Nos queda mucho para poder digerir el desastre y el drama de Afganistán. Ni siquiera tengo claro que yo pueda terminar esa digestión algún día: esto es solo un comienzo o, mejor dicho, es solo un capítulo más en el triste decurso de un país fallido que entró en la Historia, como tantos otros, al servicio de los mejores, los más ricos y los más guapos. Mis estudiantes recordarán cuando les hablaba en clase de un cierto estado-tapón (menudo tapón estratégico de imponentes montañas) diseñado por los europeos del XIX para dirimir un quítame allá esas pajas fronterizo entre rusos expansionistas e ingleses asentados en la India. Desde entonces, Afganistán, siempre violentado, dividido y engullido por las potencias extranjeras, aparece y desaparece de los medios de comunicación sumido en una espiral caótica de intervencionismo, guerra y empobrecimiento. Es imprescindible recordar: en los ochenta, para combatir la presencia soviética, no se dudó en armar e instruir a las guerrillas islámicas más nacionalistas e integristas o, lo que es lo mismo, a los padres muyahidines de los talibanes de ahora. De esos barros, acumulados durante décadas, vienen estos lodos.

Pobre, analfabeto, geográficamente encerrado, acosado por mil y una fronteras beligerantes y fragmentado internamente en territorios que son, en pleno siglo XXI, auténticos feudos medievales, Afganistán ha generado, a fuego lento, tremendos anticuerpos contra la democracia. Anticuerpos peligrosos para él mismo y para el resto del planeta, pero que han brotado como una erupción natural e imparable ante tanto despropósito de todo signo. Anticuerpos que demuestran, una vez más, la imposibilidad de inocular la democracia por la fuerza allí donde no han prosperado mínimamente la educación, la equidad social, la dignidad humana y la tolerancia. No es casual que tanta iniquidad flote sobre bolsas de petróleo y gas natural y que tanta hambre esté rodeada de minas de esmeraldas, campos de adormideras y yacimientos de uranio y litio. La especulación y el comercio ilícito han venido a completar el conjunto trágicamente, porque a los países pobres, como a los perros flacos, todo se le vuelven pulgas.

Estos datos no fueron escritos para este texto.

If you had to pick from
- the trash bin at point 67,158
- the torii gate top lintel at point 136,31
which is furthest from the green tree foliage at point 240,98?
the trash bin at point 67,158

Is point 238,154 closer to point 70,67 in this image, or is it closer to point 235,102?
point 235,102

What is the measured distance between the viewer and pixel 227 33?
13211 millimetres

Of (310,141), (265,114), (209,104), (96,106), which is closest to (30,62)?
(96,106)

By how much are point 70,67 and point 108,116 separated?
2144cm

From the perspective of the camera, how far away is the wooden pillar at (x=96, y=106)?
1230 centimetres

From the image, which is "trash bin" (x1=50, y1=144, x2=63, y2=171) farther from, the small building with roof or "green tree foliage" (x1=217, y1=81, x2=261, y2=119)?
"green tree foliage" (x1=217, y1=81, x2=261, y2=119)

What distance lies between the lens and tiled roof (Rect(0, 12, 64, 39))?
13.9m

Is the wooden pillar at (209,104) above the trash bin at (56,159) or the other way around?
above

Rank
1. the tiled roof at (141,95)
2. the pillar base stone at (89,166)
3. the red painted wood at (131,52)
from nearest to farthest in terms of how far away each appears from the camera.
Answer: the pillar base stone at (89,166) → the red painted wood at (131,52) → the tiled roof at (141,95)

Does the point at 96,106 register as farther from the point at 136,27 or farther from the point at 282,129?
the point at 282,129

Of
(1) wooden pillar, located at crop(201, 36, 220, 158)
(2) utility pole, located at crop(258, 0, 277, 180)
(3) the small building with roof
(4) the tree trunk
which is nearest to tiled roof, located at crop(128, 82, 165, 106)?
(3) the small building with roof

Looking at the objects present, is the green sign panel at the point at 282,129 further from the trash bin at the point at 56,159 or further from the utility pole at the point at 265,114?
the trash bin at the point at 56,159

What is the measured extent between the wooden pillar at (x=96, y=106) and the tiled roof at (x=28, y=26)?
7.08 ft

Ahora las pantallas, a destiempo ya, nos restriegan el espectáculo dramático y previsible de los refugiados, al que se suma ese otro drama invisible y silencioso de los que ni siquiera pueden refugiarse. Ahora los rotativos nos devuelven, nuevamente, la solidaridad de unos y la falta de compasión de otros, de esos otros de izquierdas o de derechas que algún día también buscaron refugio y lo obtuvieron, pero que ya lo han olvidado. Ahora toca, no menos, mirar dentro de nosotros mismos, severamente, sin anestesia, no sea que también tengamos dentro un pequeño talibán agazapado.